Task description -> The expected output is an exact copy of each line from the line with "using MyAndroid Run" through the end of the data below, with no pictures in it.

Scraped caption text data
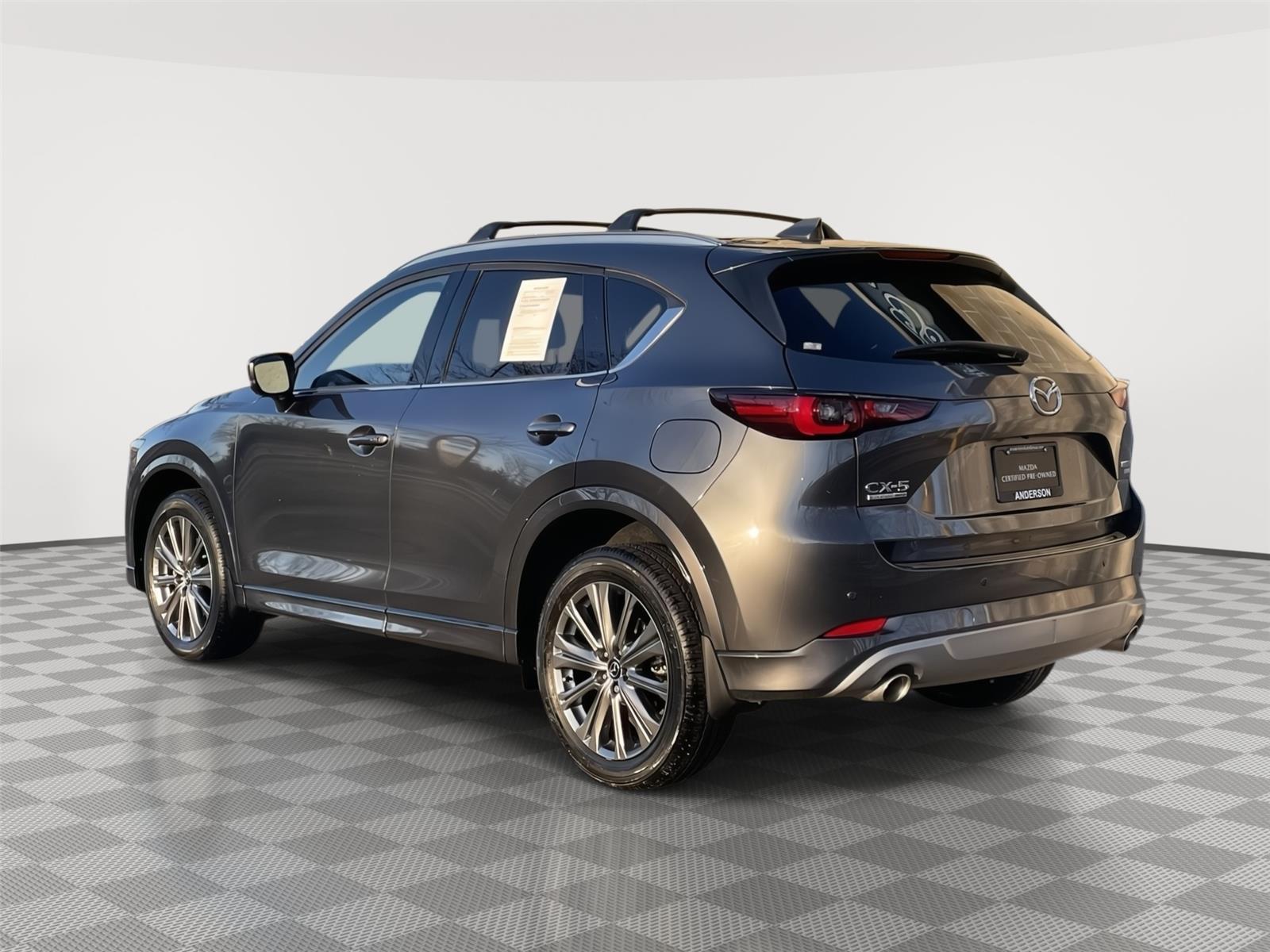 Used 2025 Mazda CX-5 for sale in Lincoln NE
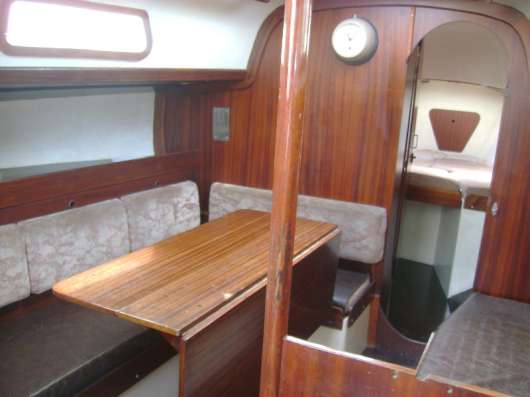 Selling a yacht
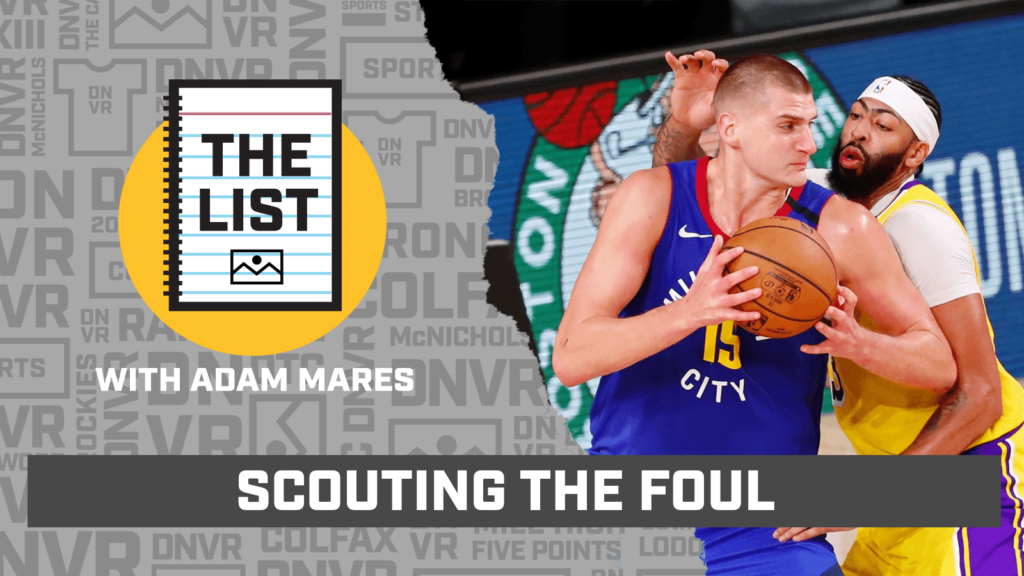 Nikola Jokic walked into a trap against the Los Angeles Lakers
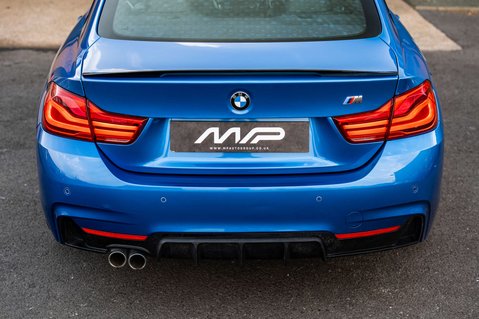 BMW 4 Series 2.0 420D M Sport Auto 2dr 41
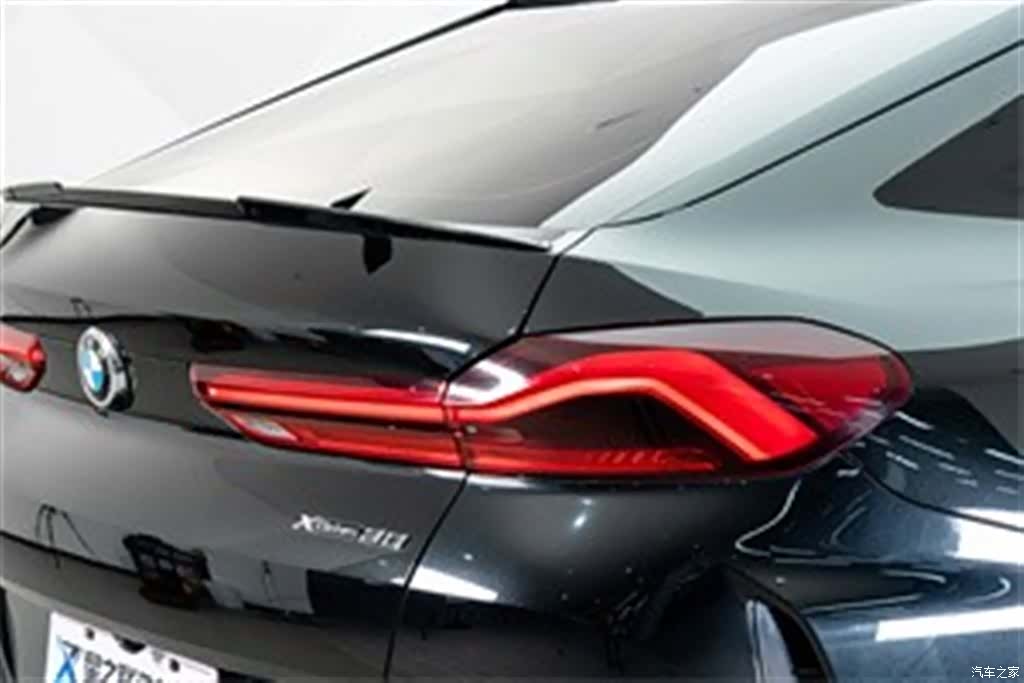 BMW X6, 2021 8
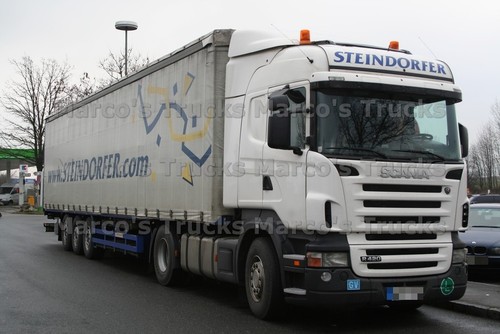Foto camion scania - camion, r420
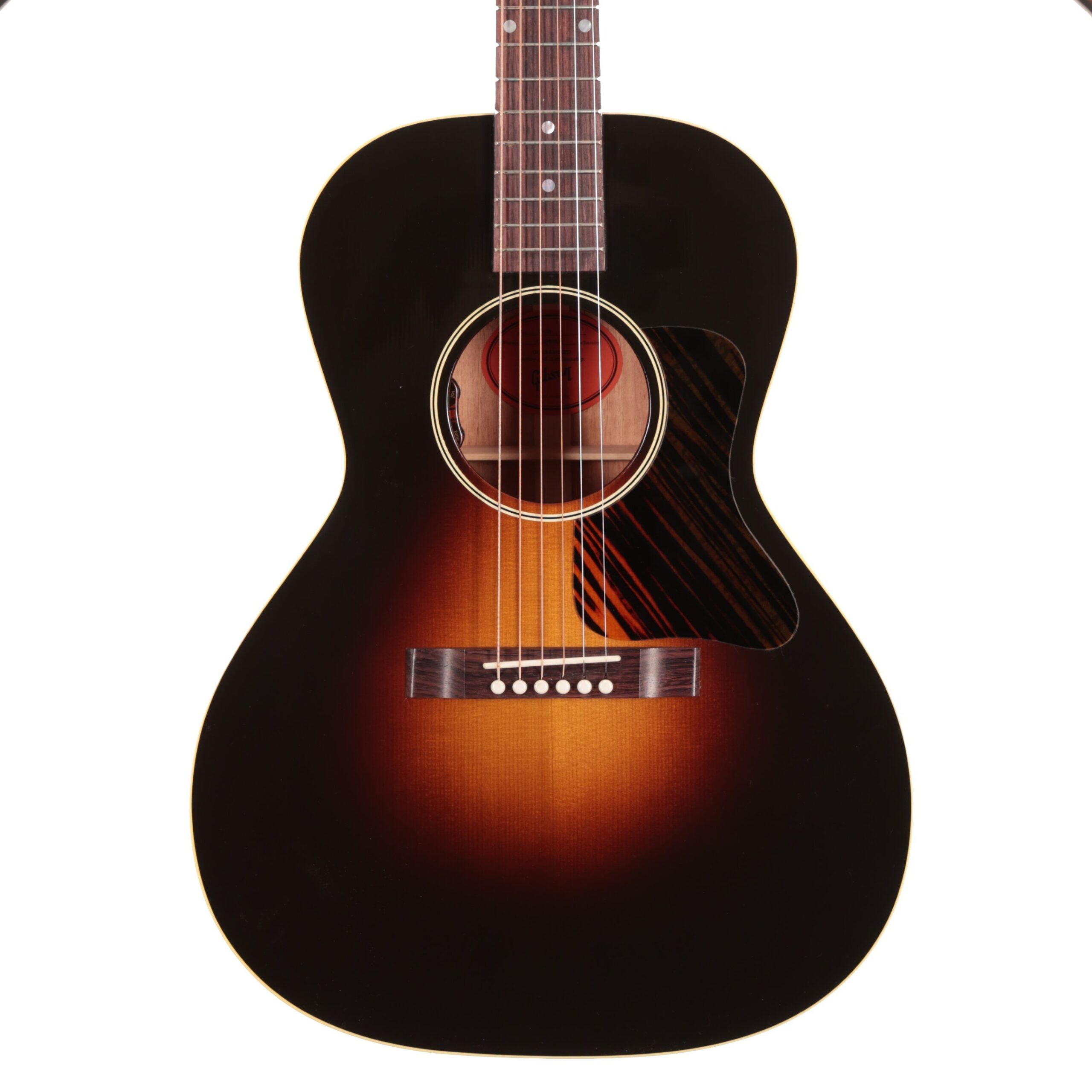 Gibson L-00 Original Electro Acoustic Guitar in Vintage Sunburst (38016)
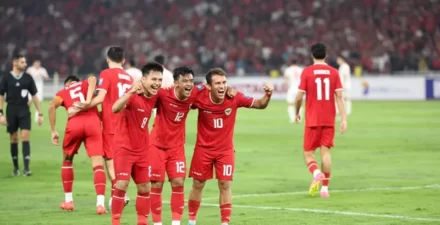 Timnas Indonesia bisa menghadapi lima negara untuk beruji coba pada 2 Juni 2024.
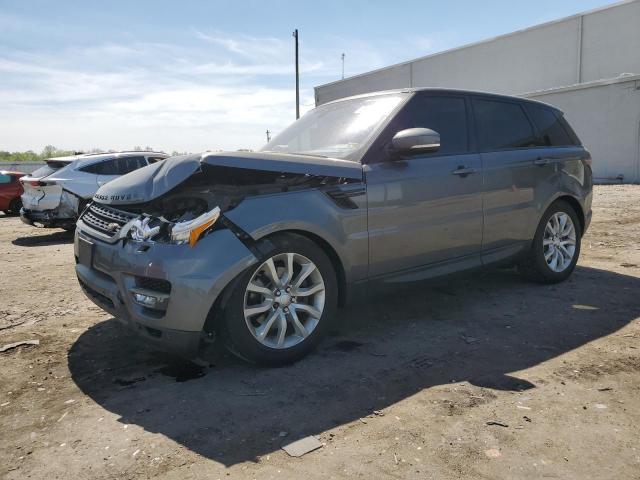 Salvage Land Rover Range Rover
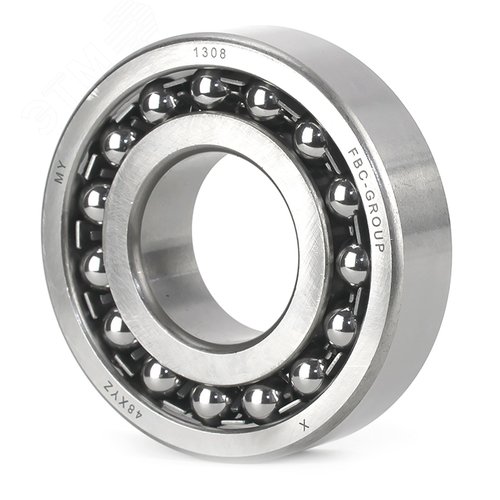 Изображение товара Подшипник 1308 FBC (ГОСТ) (шт)
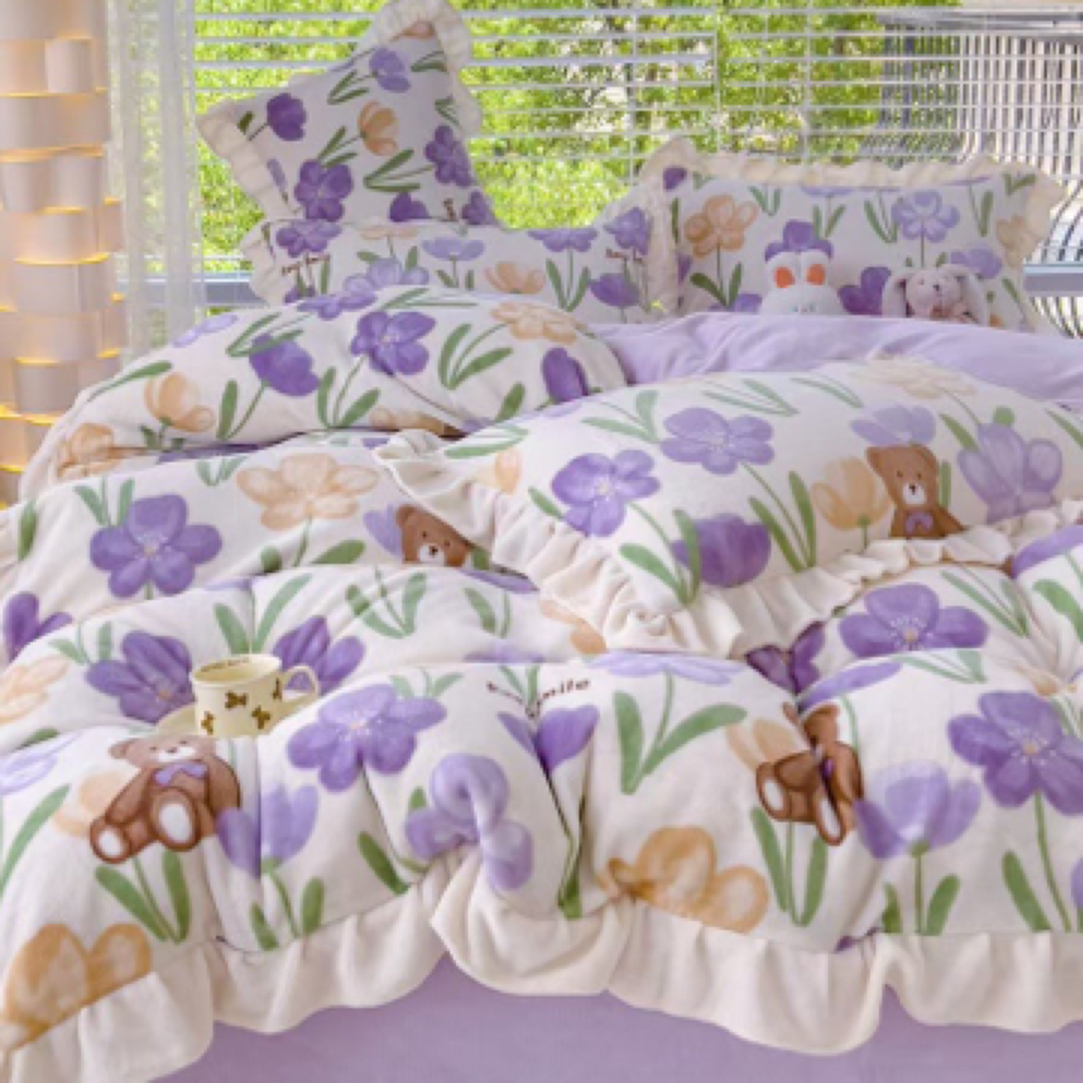 2号链接-/-【101-200】直播福利四季通用床品微瑕以直播间介绍为准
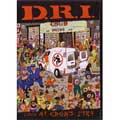 D.R.I. / ディーアールアイ / LIVE AT CBGB'S 1984 (DVD)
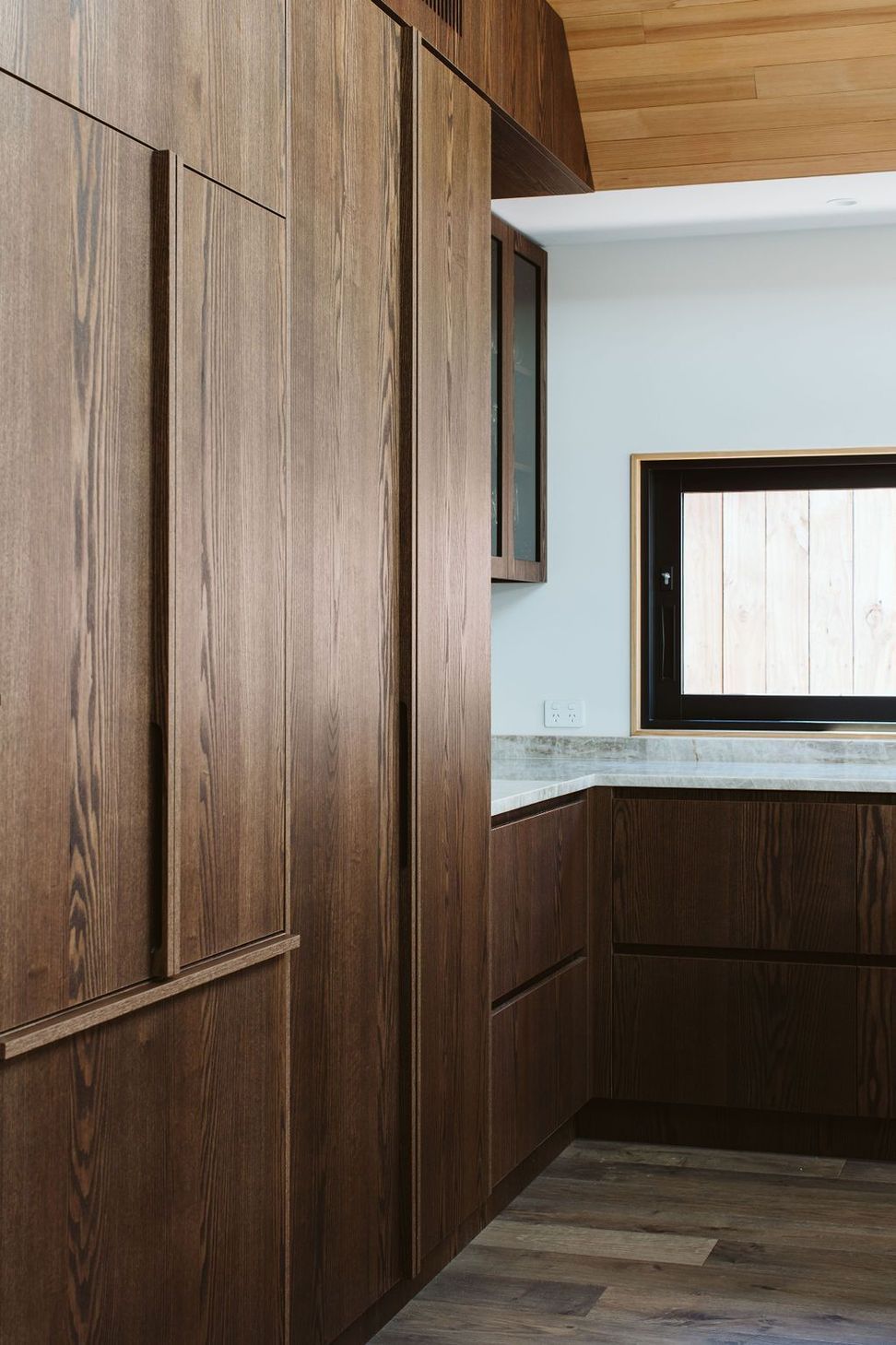 Gilbert Street Home - Timber Veneer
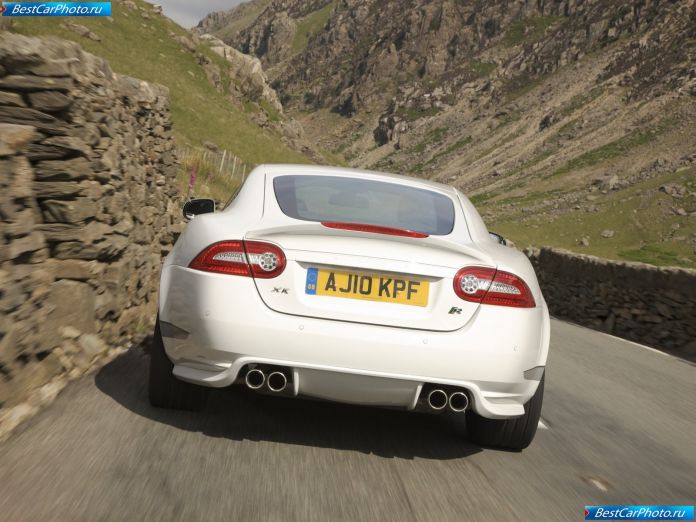 2011 Jaguar Xkr Speed - фотография 23 из 37
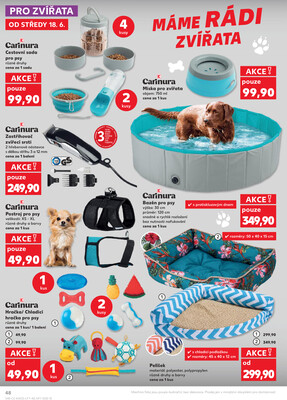 Kaufland 18.6. - 24.6. - Kaufland - Česká Lípa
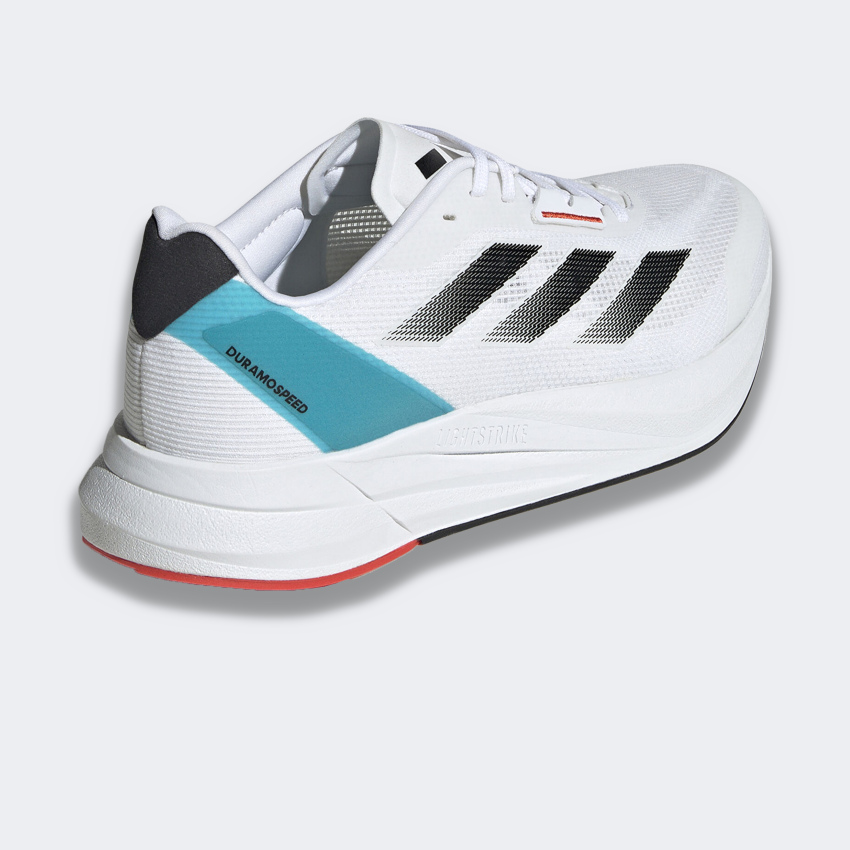 Adidas DURAMO SPEED M BEYAZ Erkek Koşu Ayakkabısı - 3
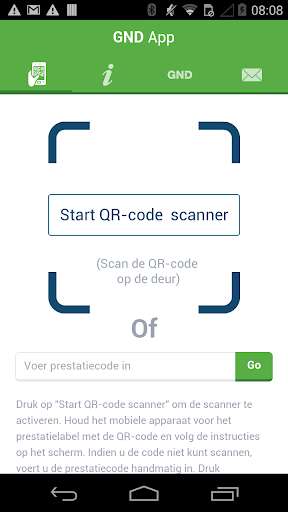 Run android online APK GND Deur Scanner from MyAndroid or emulate GND Deur Scanner using MyAndroid Run android online APK GND Deur Scanner from MyAndroid or emulate GND Deur Scanner using MyAndroid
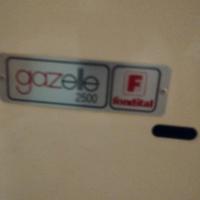 stufa a gas Fondital 2500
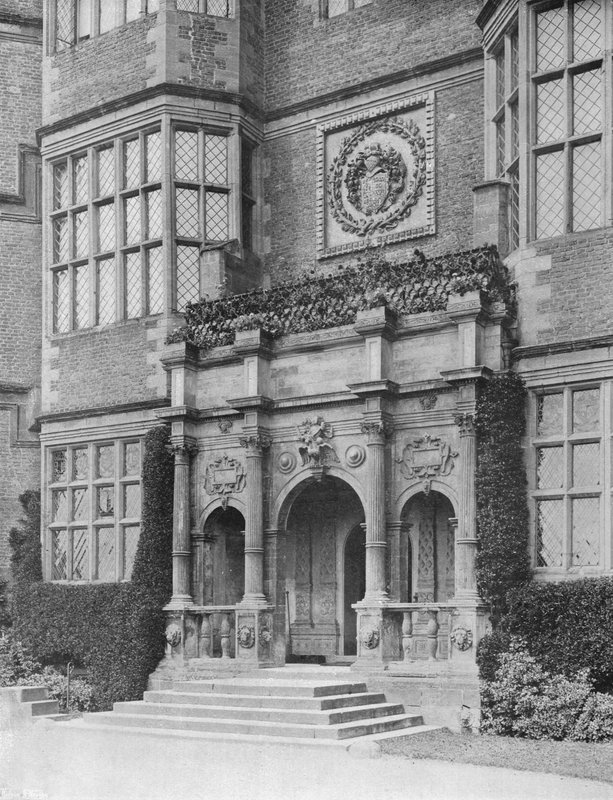 The Porch de Charles Latham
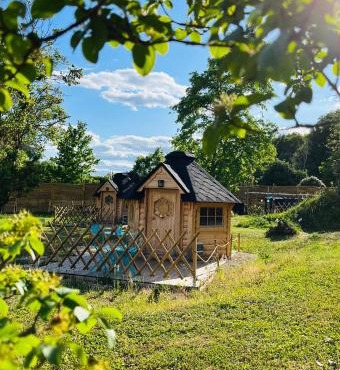 KOTAs Accueil Vélo - Chez Flo & Marc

Result of this exercise ->
 Run android online APK GND Deur Scanner from MyAndroid or emulate GND Deur Scanner using MyAndroid Run android online APK GND Deur Scanner from MyAndroid or emulate GND Deur Scanner using MyAndroid
 stufa a gas Fondital 2500
 The Porch de Charles Latham
 KOTAs Accueil Vélo - Chez Flo & Marc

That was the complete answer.